BEIRUT: Israel carried out intense airstrikes on southern Lebanon early Saturday, killing one person and wounding seven others, in what Lebanese officials called a “flagrant act of aggression” that threatens to destabilize the region only weeks after the Gaza ceasefire.
Lebanon’s Health Ministry said the pre-dawn raids struck the village of Msayleh, hitting a site that sold heavy machinery and destroying numerous vehicles. A vegetable-carrying truck passing by at the time was also hit, killing a Syrian driver and injuring another. Six Lebanese civilians, including two women, were among the wounded.
Lebanese Leadership Condemns ‘Blatant Israeli Aggression’
President Joseph Aoun condemned the assault, warning that Israel appeared to be “compensating peace in Gaza with war in Lebanon.”
“Once again, southern Lebanon falls under Israeli fire — without justification or even a pretext,” Aoun wrote on X. “The gravity of this latest aggression lies in the fact that it comes after the ceasefire in Gaza. This raises serious questions about whether Israel is seeking political gain through new killing and destruction.”
The Israeli military claimed the strikes targeted machinery allegedly intended for Hezbollah’s reconstruction of military infrastructure. The bombardment briefly severed a main highway linking Beirut with southern Lebanon, adding to fears of wider escalation.
While the Gaza ceasefire formally covers only the Palestinian enclave, analysts say Israel’s renewed attacks on Lebanon blatantly violate the spirit of regional de-escalation. The strikes come despite a U.S.-brokered understanding that ended the 14-month Israel-Hezbollah war in November 2024.
Lebanese officials and human-rights groups accuse Israel of deliberately “exporting the conflict northward,” using shifting pretexts to justify airstrikes on civilian areas. Critics argue that by extending its operations into Lebanon, Israel is “compensating for its political and military failures in Gaza” — a move that risks dragging the wider Middle East back into war.
The United Nations’ human-rights chief, Volker Türk, recently urged renewed diplomacy to secure a lasting peace in Lebanon, noting that 103 civilians have been killed since the November ceasefire.
The 2023-24 Israel-Hezbollah war left more than 4,000 people dead in Lebanon — including hundreds of civilians — and caused over $11 billion in damage, according to the World Bank. In Israel, 127 people were killed, among them 80 soldiers.

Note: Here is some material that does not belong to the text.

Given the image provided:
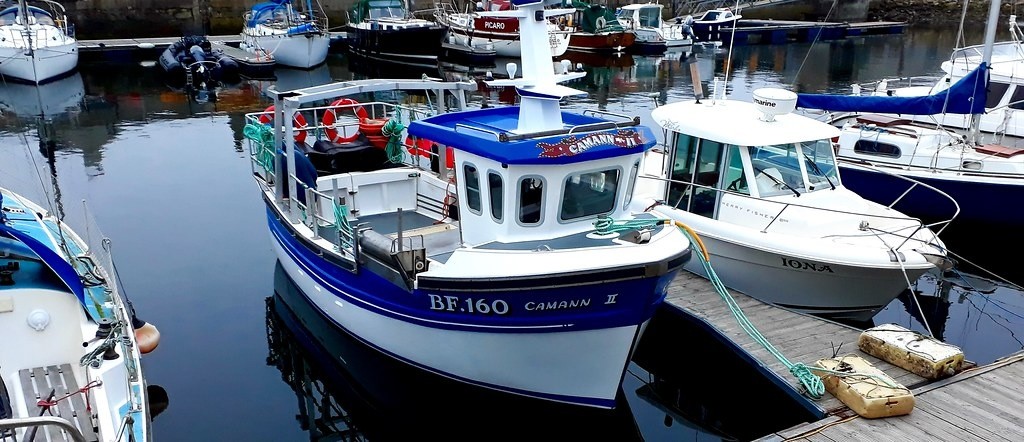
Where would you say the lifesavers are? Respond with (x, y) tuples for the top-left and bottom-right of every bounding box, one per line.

The conflict erupted when Hezbollah began firing rockets across the border on Oct. 8, 2023, a day after a deadly Hamas-led incursion into southern Israel triggered Israel’s devastating Gaza war. Despite multiple diplomatic efforts, Israel’s continuing strikes in Lebanon suggest the ceasefire’s fragile calm remains confined to Gaza — not the region it helped ignite.